**WHAT YOU SHOULD DO**
List every line of the records below that contains the word "green", matching case exactly.

**RECORD LIST**
------------------------------------------------------------------------

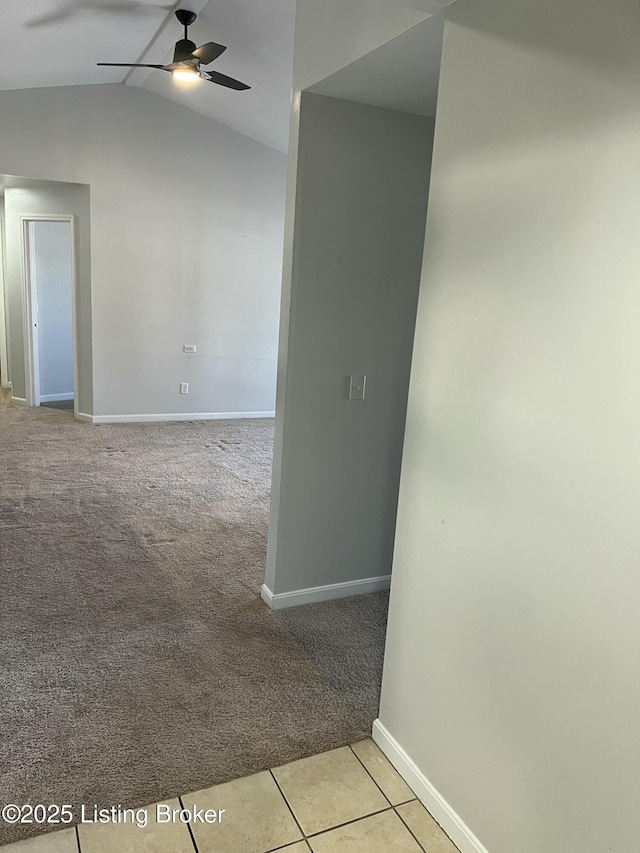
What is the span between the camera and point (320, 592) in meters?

------------------------------------------------------------------------

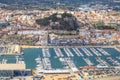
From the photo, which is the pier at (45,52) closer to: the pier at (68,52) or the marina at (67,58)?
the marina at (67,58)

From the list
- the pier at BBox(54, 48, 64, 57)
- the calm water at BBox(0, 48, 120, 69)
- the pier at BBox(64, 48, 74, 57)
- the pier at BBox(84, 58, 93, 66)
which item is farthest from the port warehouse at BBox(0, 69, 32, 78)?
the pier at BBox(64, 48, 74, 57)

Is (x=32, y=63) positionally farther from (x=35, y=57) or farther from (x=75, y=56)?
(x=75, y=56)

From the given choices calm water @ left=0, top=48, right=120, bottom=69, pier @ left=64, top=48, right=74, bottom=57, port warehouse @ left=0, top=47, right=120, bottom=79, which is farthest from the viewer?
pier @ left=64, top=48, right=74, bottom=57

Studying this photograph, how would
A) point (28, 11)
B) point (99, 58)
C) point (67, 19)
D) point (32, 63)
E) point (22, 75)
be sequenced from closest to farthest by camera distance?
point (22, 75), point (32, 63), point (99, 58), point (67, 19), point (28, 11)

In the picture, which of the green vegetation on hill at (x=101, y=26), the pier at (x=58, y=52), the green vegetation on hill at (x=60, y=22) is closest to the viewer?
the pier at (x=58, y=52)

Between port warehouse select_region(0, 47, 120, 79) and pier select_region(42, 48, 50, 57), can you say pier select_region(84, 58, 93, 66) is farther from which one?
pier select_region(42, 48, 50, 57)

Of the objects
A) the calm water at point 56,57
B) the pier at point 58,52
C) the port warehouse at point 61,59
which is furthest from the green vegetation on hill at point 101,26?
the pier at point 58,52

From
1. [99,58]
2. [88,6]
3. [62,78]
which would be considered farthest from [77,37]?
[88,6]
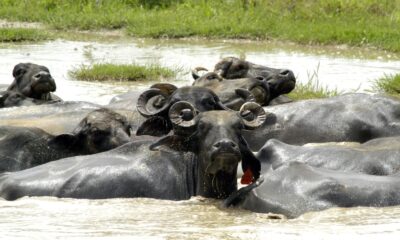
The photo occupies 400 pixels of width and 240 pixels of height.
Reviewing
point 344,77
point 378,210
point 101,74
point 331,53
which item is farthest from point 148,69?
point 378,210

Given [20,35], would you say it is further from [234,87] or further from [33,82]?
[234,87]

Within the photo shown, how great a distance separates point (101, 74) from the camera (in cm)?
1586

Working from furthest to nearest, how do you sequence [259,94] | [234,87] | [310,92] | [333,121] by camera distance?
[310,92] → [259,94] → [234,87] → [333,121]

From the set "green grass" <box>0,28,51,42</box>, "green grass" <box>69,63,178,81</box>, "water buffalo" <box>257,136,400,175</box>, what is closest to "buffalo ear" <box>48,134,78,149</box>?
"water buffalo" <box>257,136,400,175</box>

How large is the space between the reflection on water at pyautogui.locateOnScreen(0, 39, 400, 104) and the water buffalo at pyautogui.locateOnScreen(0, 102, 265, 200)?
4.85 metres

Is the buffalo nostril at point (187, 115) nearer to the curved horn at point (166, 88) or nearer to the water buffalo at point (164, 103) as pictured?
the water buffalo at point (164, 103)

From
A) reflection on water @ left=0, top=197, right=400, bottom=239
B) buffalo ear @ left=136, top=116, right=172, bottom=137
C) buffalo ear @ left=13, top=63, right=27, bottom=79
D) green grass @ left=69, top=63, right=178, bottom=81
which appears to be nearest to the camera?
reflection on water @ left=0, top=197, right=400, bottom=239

------------------------------------------------------------------------

**SOLVED PROBLEM**
In the picture, which of the green vegetation on hill at (x=101, y=26), the pier at (x=58, y=52), the green vegetation on hill at (x=60, y=22) is closest to the viewer?
which is furthest from the green vegetation on hill at point 101,26?
From the set "green grass" <box>0,28,51,42</box>, "green grass" <box>69,63,178,81</box>, "water buffalo" <box>257,136,400,175</box>, what is closest to "buffalo ear" <box>48,134,78,149</box>?
D) green grass @ left=69, top=63, right=178, bottom=81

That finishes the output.